Alakestilä Arboretum can be found in Liminka, in the Northern Ostrobothnia region, in Finland. The arboretum is spread over an area of about three hectares on the banks of the Liminka River. There are many domestic species of trees and shrubs at the arboretum, but also some exotic rarities especially at this latitude, 200 km south from the Arctic Circle. The river valley creates a favorable microclimate for the flora, thanks to which species accustomed to a more southern climate also thrive in the arboretum.
Liminka is a municipality located approximately 25 kilometers south of Oulu, in the crossing between highway E8 to the western coast and highway E4 to the south. Liminka is known for Liminka Bay Nature Centre, but that is not all what Liminka has to offer. The Alakestilä Arboretum is inviting and harmonious nature destination suitable for walks, picnics and small public gatherings.
The history of Alakestilä Arboretum dates back to the 1930s
The Alakestilä Arboretum is the third oldest arboretum in Finland. Municipal councilor Kalle Arvola and his wife Katri started planting trees in the Alakestilä estate grounds as early as the 1930s. The park was their lifework, and you can really appreciate that when you are walking in the shadow of these tall trees.
Forestry typically serves the purpose that all activities should; to work for future generations. It is far too selfish to think that as long as I and my generation succeed, let the rest take care of themselves.Kalle Arvola
The park was pretty much unknown until 1978, when The Finnish Society of Dendrology asked for a permission to visit it. Their visit made to the news and soon the park attracted many other researchers and public. The area can be divided into six different sections:
- Uusivainio is the newest area where the plantation of trees was started last in the 1980s.
- Peltotörmä is perhaps the richest part of the area in terms of species. Initially, the area was was a field where domestic berry bushes were planted. Later came rows of lindens and spruces, which now dominate the area.
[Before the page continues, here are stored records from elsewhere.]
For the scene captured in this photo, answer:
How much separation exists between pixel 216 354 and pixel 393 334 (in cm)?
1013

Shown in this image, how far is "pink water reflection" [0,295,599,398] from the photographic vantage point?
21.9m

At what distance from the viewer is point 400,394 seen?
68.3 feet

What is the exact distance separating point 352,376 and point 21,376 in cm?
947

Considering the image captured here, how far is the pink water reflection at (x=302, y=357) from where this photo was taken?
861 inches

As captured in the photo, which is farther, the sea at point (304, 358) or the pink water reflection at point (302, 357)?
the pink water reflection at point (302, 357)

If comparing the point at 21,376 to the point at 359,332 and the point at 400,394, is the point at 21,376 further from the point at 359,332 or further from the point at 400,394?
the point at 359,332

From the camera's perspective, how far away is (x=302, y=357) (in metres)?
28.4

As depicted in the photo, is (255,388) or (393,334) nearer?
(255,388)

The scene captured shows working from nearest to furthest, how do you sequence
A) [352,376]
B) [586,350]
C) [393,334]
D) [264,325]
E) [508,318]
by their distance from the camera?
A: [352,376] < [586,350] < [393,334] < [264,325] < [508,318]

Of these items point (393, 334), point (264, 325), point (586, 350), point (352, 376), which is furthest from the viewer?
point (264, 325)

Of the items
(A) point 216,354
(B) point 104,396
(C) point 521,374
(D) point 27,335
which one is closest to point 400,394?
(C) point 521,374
- The flora of Riihivainio is very diverse and consists of several exotic conifers and deciduous trees as well as domestic species.
- Myllysaari gets its name from a mill that was located by the river. You can still find an ancient mill stone, which now serves as a table, from Alakestilä.
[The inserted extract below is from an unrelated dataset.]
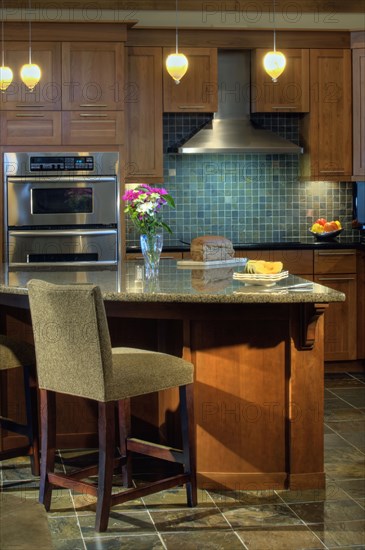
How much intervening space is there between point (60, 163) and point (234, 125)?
1384 mm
- Rasilansaari was not originally part of Alakestilä, it was acquired in 1964. The cottage at Rasilansaari was built in 1901. You can also find an interesting shelter, built in 1970, from the park. The shelter’s posts are all from different trees; larch, linden, rowan, spruce, fir, pine, elm, alder, willow and birch.
- The first trees were planted on a small Rättärinsaari island in the Liminka River.
Today the arboretum has about 120 species of trees
In addition to local birch species (B. pubescens and B. pendula) there are several birch variations at Alakestilä, and two birch trees from abroad; paper birch (B. papyrifera) from North America and Erman’s birch (B. ermannii) from Asia. In Finland, only one spruce is considered local (P. abies), and in the park you will find five other species including snake spruce (Picea abies f. virgata) and weeping spruce trees. There are also five species of fir and four species of pine, with several modifications. The five-needle pines include Siberian membrane pine (P. cembra subsp. sibirica) and Macedonian pine (P. peuce). In addition to Swedish and Finnish rowan, the rowan also contains Japanese rowan (S. commixta) and American rowan (S. americana). The most valuable willow species in the Alakestilä Arboretum is considered to be the endangered river willow (S.triandra) in the riverside.
Directions to Alakestilä Arboretum
How to get there:
- Car: Alakestilä is located at Värminkoskentie 20, close to highway E8 between Raahe and Oulu. The arboretum is 3 km from the centre of Liminka.
- Bicycle: The cycling routes follow vehicle roads.
- Public transport: The closest bus stop is Värminkosken th on Lumijoentie road about 2 kilometers away. See tickets and timetables at Matkahuolto website.
Accessibility: The park is accessible and suitable for children’s prams.
When to visit: The Alakestilä Arboretum is open every day from 8am to 8pm. Summer is the best time to visit this location.
Facilities: A toilet, a fireplace, and a pavillion, which can be rented for small public gatherings. Please note that lighting fire at the fireplace is only allowed when the forest fire warning is not in effect. You can check that at the Finnish Meteorological Institute’s website.
Other arboretums in Finland
- The Hörtsänä Arboretum in Orivesi in Pirkanmaa region is a charming garden forest that once was one of the best collections of trees in Finland.